■ Required action 1
Translate into Spanish this sentence from the blog post about celiac disease: "When I googled rash on elbows and knees, Celiac Disease always came up."
■ Required action 2
Extend the blog post about celiac disease past its final sentence, keeping the same first-person voice.

■ Passage
----------
Celiac Disease

I just realized that I have never explained my gluten-free life on this blog. (Must have been one of the other 10 I have started and forgotten!!!)

My youngest son was born in February 2012 at 32 weeks. My water broke at 30 weeks, and I was hospitalized until delivery. He was in NICU for a month, and I was back and forth between my 4 kids at home and my little man in the hospital.

Adorable, isn’t he??

After a couple weeks (March), I noticed a very itchy rash on my elbows and forearms. I thought it had something to do with all the hand/arm washing I had to do every time I went into the NICU unit (which was 4 times a day at a minimum). Then the rash appeared on my knees. It was so itchy, I would wake up rubbing my legs on the sheet trying to scratch my knees. When I googled rash on elbows and knees, Celiac Disease always came up. I mentioned it to my doctor at my 6 week check-up, but we both dismissed it saying I couldn’t have Celiac because I have no other symptoms. She gave me something for the rash and said let her know if it gets worse.

The rash never went away. After more research, I stumbled upon this blog. I was shocked at the atypical symptoms and how many I had. The one that hit me the most was the family history of non-Hodgkins Lymphoma. My father died from NHL in 2001. I was in the Air Force and stationed away from home the previous 6 years. So I don’t know if he had any typical or atypical Celiac symptoms, but that plus the other symptoms was enough for me to push for further testing.

For my symptoms, I could explain everything away. Exhaustion – I have five kids, and the youngest is still in the hospital expecting daily visits from me! Of course I’m exhausted. Allergies – check. Infertility – check. Premature babies – check (all 5 of my kids were born prior to 36 weeks!). Cold sores – check. Canker sores – check. Just random things that wouldn’t normally mean anything!!!
----------
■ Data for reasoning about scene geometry
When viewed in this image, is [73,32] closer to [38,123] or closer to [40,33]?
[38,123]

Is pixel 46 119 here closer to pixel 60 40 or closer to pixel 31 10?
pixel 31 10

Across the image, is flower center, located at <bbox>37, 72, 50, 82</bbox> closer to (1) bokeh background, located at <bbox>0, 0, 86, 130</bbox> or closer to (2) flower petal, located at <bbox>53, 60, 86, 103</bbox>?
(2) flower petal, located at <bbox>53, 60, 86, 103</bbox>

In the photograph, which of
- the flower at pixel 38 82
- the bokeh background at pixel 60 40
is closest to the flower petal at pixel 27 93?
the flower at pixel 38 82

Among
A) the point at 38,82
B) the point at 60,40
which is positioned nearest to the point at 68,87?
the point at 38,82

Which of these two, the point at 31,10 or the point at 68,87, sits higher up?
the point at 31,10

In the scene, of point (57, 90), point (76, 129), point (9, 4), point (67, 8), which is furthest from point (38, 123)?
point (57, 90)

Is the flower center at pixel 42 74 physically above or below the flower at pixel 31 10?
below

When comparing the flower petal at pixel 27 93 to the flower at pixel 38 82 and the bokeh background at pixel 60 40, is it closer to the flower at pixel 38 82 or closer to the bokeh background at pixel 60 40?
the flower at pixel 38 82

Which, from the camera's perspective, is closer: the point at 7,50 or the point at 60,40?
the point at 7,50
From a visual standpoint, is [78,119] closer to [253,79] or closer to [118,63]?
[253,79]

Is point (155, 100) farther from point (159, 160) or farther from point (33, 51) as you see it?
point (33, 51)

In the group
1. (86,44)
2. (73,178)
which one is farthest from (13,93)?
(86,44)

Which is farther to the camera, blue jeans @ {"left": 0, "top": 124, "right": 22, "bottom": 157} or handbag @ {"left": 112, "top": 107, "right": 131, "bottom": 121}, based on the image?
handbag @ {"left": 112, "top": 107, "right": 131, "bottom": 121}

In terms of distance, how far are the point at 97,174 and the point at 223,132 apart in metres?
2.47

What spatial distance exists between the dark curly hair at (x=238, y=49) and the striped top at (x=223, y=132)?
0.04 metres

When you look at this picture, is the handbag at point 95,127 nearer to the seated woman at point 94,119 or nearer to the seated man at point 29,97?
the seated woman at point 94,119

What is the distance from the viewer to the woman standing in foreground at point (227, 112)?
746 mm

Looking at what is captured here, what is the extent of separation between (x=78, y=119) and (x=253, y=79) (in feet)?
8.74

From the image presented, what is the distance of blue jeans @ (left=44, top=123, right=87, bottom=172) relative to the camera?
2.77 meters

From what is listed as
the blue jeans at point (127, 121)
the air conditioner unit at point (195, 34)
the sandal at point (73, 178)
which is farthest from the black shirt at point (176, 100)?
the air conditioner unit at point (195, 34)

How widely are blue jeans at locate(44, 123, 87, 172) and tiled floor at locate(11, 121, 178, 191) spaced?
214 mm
----------
■ Exercise output 1
Cuando busqué en Google sarpullido en los codos y las rodillas, siempre aparecía la enfermedad celíaca.

■ Exercise output 2
I mentioned this to my allergist, and she actually said, “Do you have a medical background?” Sure do . . . got my PHD from Google University!!! She sent me in for lab work. I also went to a dermatologist who tested the rash. Ironically, the rash was negative (which I still don’t believe. That was the ONLY reason I set out on this journey!), but three of the five blood tests were positive. So I had an intestinal biopsy in May, and it came back Celiac positive with severe intestinal damage. I was in shock!!!!

I am thankful to have a wonderful team of doctors that listen to me and order tests when warranted. My time from initial symptom to diagnosis was two months! Most Celiac sufferers go 10+ years before they get a diagnosis.

I do get some of the stomach symptoms now if I am “glutened.” For the most part, my main symptom is exhaustion. If I consume gluten, I can’t get out of bed a couple days later. This is bad because when I wake up with that feeling, I have to think back a couple days to see what may have had gluten in it. It’s hard to pinpoint the source by that time!

Going glute-free hasn’t been as difficult as I thought it would be. There are definitely some things I really miss. Over the last few years, I have changed my style of cooking and eating to more clean eating and dumped the prepackaged meals. That would have made for a much more difficult transition! I love to cook, and now I just have to make a few substitutions! The hardest part for me is eating out. We love to go out to eat once a week. There are times I feel like no place is as safe as my kitchen!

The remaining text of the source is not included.